BRIEF:
Exact reproduction of every entry is required.

DATA TO EXAMINE:

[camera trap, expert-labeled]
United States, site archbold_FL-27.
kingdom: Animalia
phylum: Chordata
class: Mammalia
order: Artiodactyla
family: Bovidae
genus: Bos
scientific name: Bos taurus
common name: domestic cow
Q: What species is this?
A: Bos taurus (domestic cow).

ANSWER:
[camera trap, expert-labeled]
United States, site archbold_FL-27.
kingdom: Animalia
phylum: Chordata
class: Mammalia
order: Artiodactyla
family: Bovidae
genus: Bos
scientific name: Bos taurus
common name: domestic cow
Q: What species is this?
A: Bos taurus (domestic cow).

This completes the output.